The temperature is usually normal or slightly elevated [37.2°–38°C (99°–100.5°F)], but a temperature >38.3°C (101°F) should suggest perforation. Tachycardia is commensurate with the elevation of the temperature. Rigidity and tenderness become more marked as the disease progresses to perforation and localized or diffuse peritonitis. Distention is rare unless severe diffuse peritonitis has developed. A mass may develop if localized perforation has occurred but will not usually be detectable before 3 days after onset. Earlier presence of a mass suggests carcinoma of the cecum or Crohn's disease. Perforation is rare before 24 h after onset of symptoms, but the rate may be as high as 80% after 48 h.

Although moderate leukocytosis of 10,000–18,000 cells/L is frequent (with a concomitant left shift), the absence of leukocytosis does not rule out acute appendicitis. Leukocytosis of >20,000 cells/L suggests probable perforation. Anemia and blood in the stool suggest a primary diagnosis of carcinoma of the cecum, especially in elderly individuals. The urine may contain a few white or red blood cells without bacteria if the appendix lies close to the right ureter or bladder. Urinalysis is most useful in excluding genitourinary conditions that may mimic acute appendicitis.

While the typical historic sequence and physical findings are present in 50–60% of cases, a wide variety of atypical patterns of disease are encountered, especially at the age extremes and during pregnancy. Infants under 2 years of age have a 70–80% incidence of perforation and generalized peritonitis. This is thought to be the result of a delay in diagnosis. Any infant or child with diarrhea, vomiting, and abdominal pain is highly suspect. Fever is much more common in this age group, and abdominal distention is often the only physical finding. In the elderly, pain and tenderness are often blunted, and thus the diagnosis is also frequently delayed and leads to a 30% incidence of perforation in patients over 70. Elderly patients often present initially with a slightly painful mass (a primary appendiceal abscess) or with adhesive intestinal obstruction 5 or 6 days after a previously undetected perforated appendix.
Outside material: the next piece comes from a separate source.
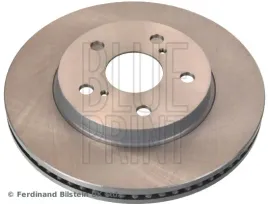 tarcza-ham-toyota-p-corolla-12-20-18-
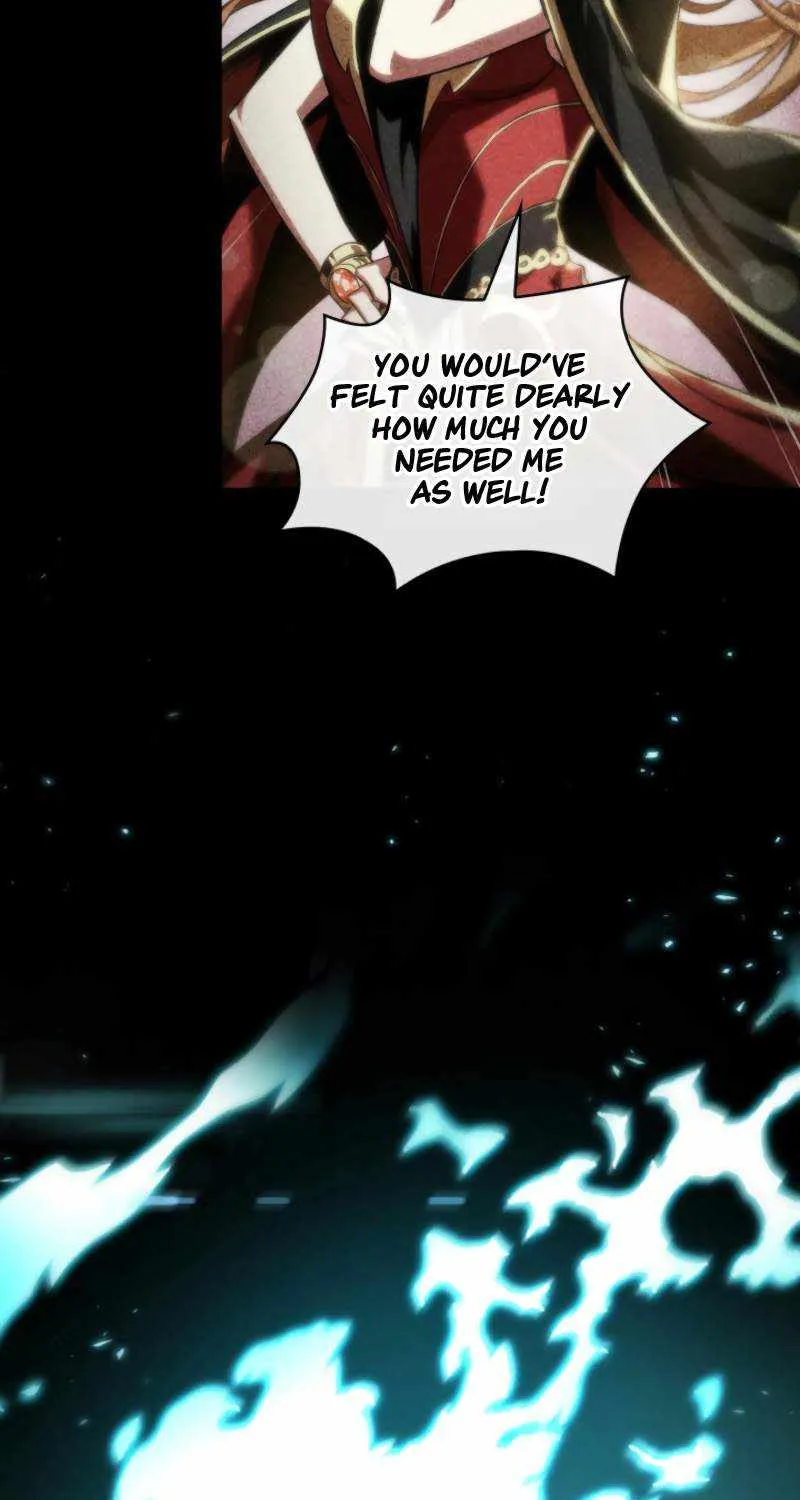 Chapter 157 — page 94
Appendicitis occurs about once in every 500–2000 pregnancies and is the most common extrauterine condition requiring abdominal operation. The diagnosis may be missed or delayed because of the frequent occurrence of mild abdominal discomfort and nausea and vomiting during pregnancy and because of the gradual shift of the appendix from the right lower quadrant to the right upper quadrant during the second and third trimester of pregnancy. Appendicitis tends to be most common during the second trimester. The diagnosis is best made with ultrasound, which has an 80% accuracy; however, if perforation has already occurred, the accuracy of ultrasound decreases to 30%. Early intervention is warranted because the incidence of fetal loss with a normal appendix is 1.5%. With perforation, the incidence of fetal loss is 20–35%.